Task objective: From the line that contains "Rotsachtige berg en" through the closing line of the entries, write out each line exactly; pictures stay out.

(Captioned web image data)
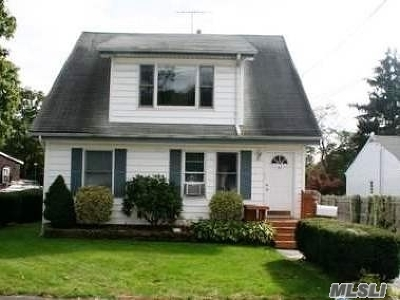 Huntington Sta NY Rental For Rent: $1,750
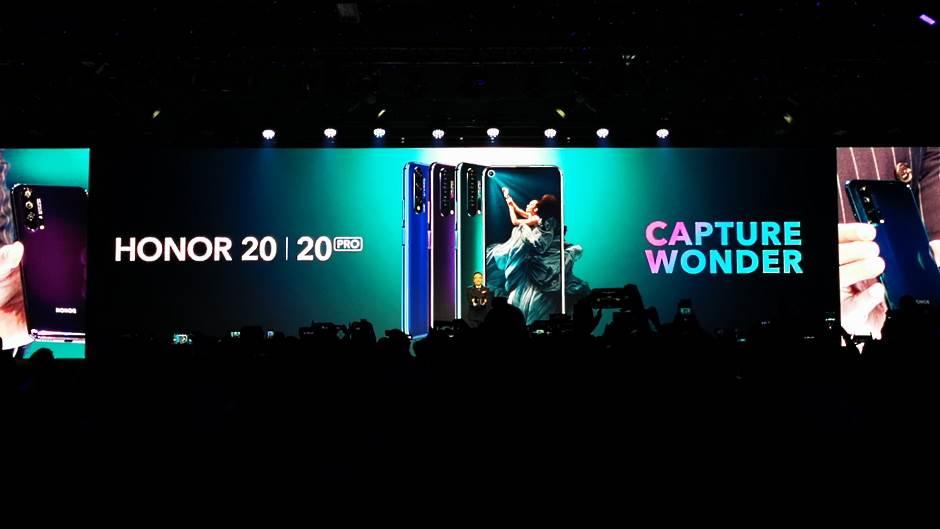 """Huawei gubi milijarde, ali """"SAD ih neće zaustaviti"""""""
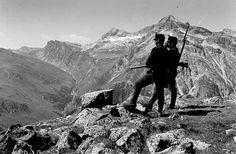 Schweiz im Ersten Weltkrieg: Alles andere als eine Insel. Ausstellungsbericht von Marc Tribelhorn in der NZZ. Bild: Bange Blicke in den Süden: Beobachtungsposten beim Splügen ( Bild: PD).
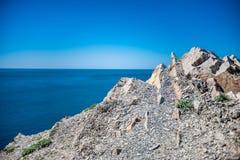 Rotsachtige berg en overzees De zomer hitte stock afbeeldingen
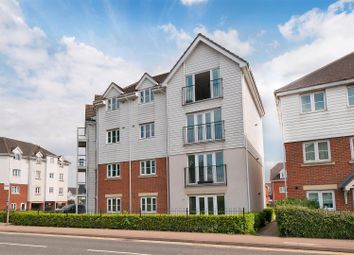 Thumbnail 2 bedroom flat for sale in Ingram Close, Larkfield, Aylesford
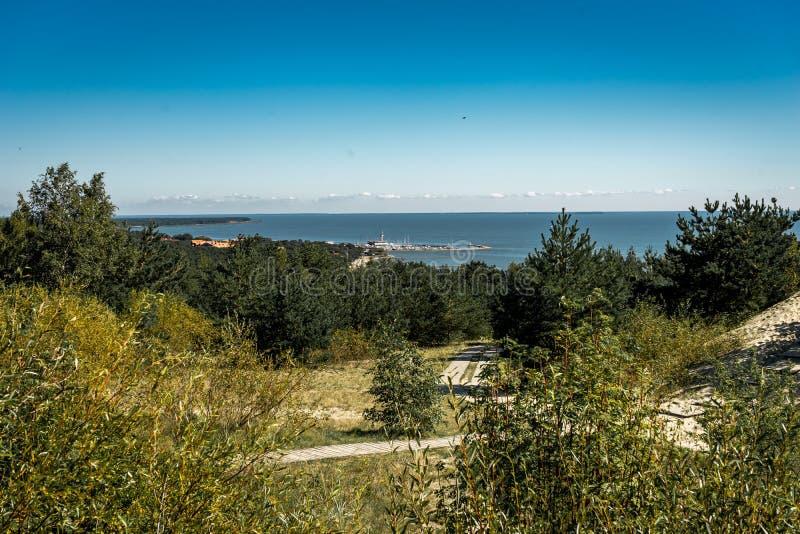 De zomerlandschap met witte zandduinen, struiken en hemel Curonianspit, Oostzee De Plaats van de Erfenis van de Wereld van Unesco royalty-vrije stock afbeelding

Answer space:
 Rotsachtige berg en overzees De zomer hitte stock afbeeldingen
 Thumbnail 2 bedroom flat for sale in Ingram Close, Larkfield, Aylesford
 De zomerlandschap met witte zandduinen, struiken en hemel Curonianspit, Oostzee De Plaats van de Erfenis van de Wereld van Unesco royalty-vrije stock afbeelding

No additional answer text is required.